Hoje estou cansado. Na minha
discoteca mental o top das paradas de sucesso foi: “Boneco doido / vai boneco
doido / vai boneco doido / todo mundo vai te acompanhar”. Um tanto natural, em tempos de carnaval. Mas imaginem vocês que saí de
São Leopoldo e andei 36 km com esta música a todo volume dentro da minha cabeça.
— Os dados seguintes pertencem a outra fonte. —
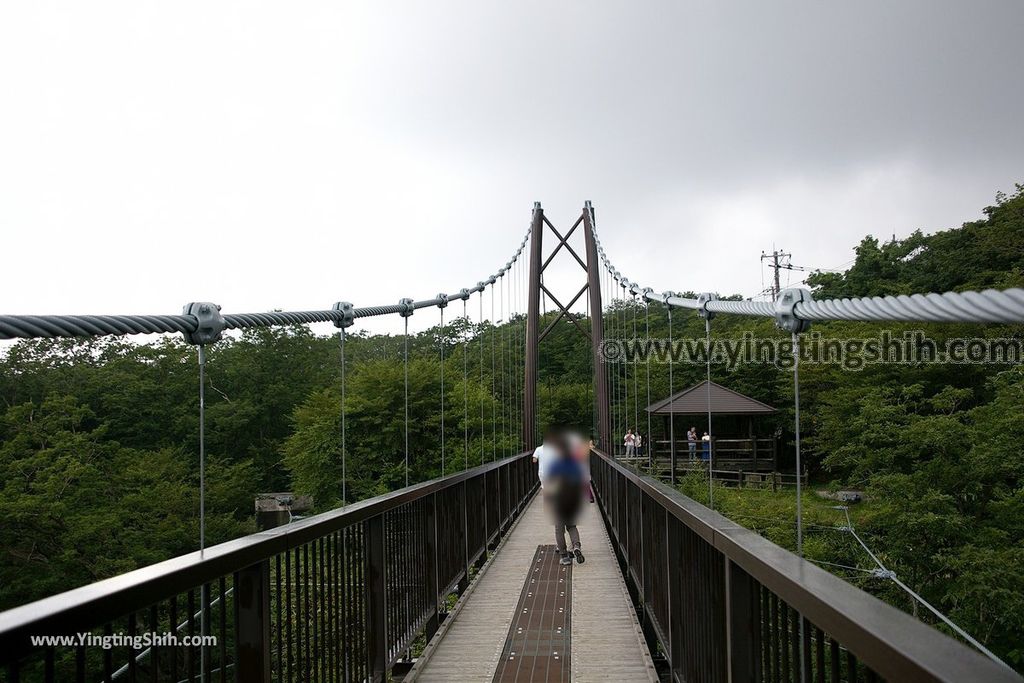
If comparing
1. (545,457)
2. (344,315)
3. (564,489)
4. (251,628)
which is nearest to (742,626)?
(251,628)

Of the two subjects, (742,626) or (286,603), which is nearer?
(742,626)

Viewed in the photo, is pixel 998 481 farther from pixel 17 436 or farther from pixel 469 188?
pixel 469 188

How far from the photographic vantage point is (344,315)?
284cm

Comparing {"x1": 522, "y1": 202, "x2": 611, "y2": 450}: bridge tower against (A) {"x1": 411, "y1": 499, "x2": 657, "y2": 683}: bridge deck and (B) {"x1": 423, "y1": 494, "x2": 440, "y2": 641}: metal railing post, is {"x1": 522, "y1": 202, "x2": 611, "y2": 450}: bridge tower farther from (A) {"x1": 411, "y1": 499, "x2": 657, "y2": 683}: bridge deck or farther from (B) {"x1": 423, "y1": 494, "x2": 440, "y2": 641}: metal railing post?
(B) {"x1": 423, "y1": 494, "x2": 440, "y2": 641}: metal railing post

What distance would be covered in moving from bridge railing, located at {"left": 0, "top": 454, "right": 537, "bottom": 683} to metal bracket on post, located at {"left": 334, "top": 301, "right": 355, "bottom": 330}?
0.63 meters

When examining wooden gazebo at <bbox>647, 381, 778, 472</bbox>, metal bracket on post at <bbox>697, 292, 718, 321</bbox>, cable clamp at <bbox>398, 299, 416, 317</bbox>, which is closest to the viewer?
metal bracket on post at <bbox>697, 292, 718, 321</bbox>

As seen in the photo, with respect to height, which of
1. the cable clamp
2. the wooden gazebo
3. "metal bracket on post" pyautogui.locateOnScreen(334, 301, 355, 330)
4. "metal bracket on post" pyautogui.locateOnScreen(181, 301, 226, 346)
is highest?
Answer: the cable clamp

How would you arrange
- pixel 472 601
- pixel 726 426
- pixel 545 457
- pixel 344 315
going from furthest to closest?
1. pixel 726 426
2. pixel 545 457
3. pixel 472 601
4. pixel 344 315

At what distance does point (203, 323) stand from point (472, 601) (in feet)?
11.2

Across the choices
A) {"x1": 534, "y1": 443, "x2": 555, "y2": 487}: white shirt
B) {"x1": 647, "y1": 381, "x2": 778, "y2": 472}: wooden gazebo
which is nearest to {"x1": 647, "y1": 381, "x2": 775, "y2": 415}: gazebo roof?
{"x1": 647, "y1": 381, "x2": 778, "y2": 472}: wooden gazebo

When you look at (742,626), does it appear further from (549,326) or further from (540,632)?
(549,326)

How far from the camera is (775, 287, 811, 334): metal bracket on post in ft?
5.65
Acelera, acelera, acelera, reduz marcha e velocidade, liga pisca, passa para pista
da direita, desliga pisca, aumenta velocidade e marcha, liga pisca para o outro
lado, passa para pista da esquerda, acelera, acelera, dá passagem para o
veículo que está vindo mais rápido que tu, acelera, acelera... E a música ali: “Boneco
doido / vai boneco doido...”.
Entremeio a direção e o “boneco
doido”, pensei sobre as pessoas com síndrome de Peter Pan, ou seja, pensam que
são eternas crianças ou adolescentes; pensei também sobre o quanto eu me sinto
assim, ainda que involuntariamente, especialmente quando não consigo resolver
um problema; ou quando ainda penso que todo mundo é mais alto que eu; ou quando
não me sinto adulto o suficiente para entender a complexidade de alguns
relacionamentos matrimoniais cujos entes partilham as suas multiformes
particularidades; ou ainda quando comparo meus comportamentos com comportamentos
de outros. Inevitavelmente, por vezes não consigo lidar com minhas expectativas
e frustrações e sinto-me uma criança.
Por outro lado, por toda a
minha sempre me relacionei com pessoas mais velhas que eu; embora tenha
desenvoltura com pessoas de todas as idades, buscando adaptar-me ao contexto no
qual estou inserido, naturalmente formei meu ciclo de amizades com pessoas mais
velhas que eu. Ao contrário, conheço pessoas que formam seus ciclos de amizade
sempre com pessoas mais novas, mas ao invés de servirem de referência para
tais, de forma que estes cresçam, agem como os mesmos, definhando assim seu
próprio crescimento. Não sou partidário de um jargão aí que diz que devemos
andar sempre com pessoas mais fortes que nós, pois o mesmo não se sustenta numa
visão macro, uma vez que eu iria querer andar com pessoas mais fortes que eu,
mas elas iriam me repudiar por ser mais fraco, logo ficaríamos todos sós.
Entretanto, precisamos ter um mínimo de “semancol” para não cair em tolices
infantis.
Quando estas coisas todas sobrepujaram
meu espírito, reconheci que precisava ouvir música. Então conheci estes versos e
achei genial: “Por força deste destino, um tango argentino me vai bem melhor que
um blues; sei que assim falando pensas que esse desespero é moda em 76. E eu
quero é que esse canto torto, feito faca, corte a carne de vocês”. Acho genial
o fato de uma pessoa conseguir comprimir em alguns versos o sentimento que uma
população teve durante um ano inteiro! Creio que músicos são gênios, não no
sentido estrito e tradicional de se pensar a genialidade, mas sim como... uma
genialidade ao contrário. Disse para a Bibiana: este cara é um gênio, mas ao
contrário. Ela, por sua vez, respondeu genialmente: ele é, portanto, um oinêg.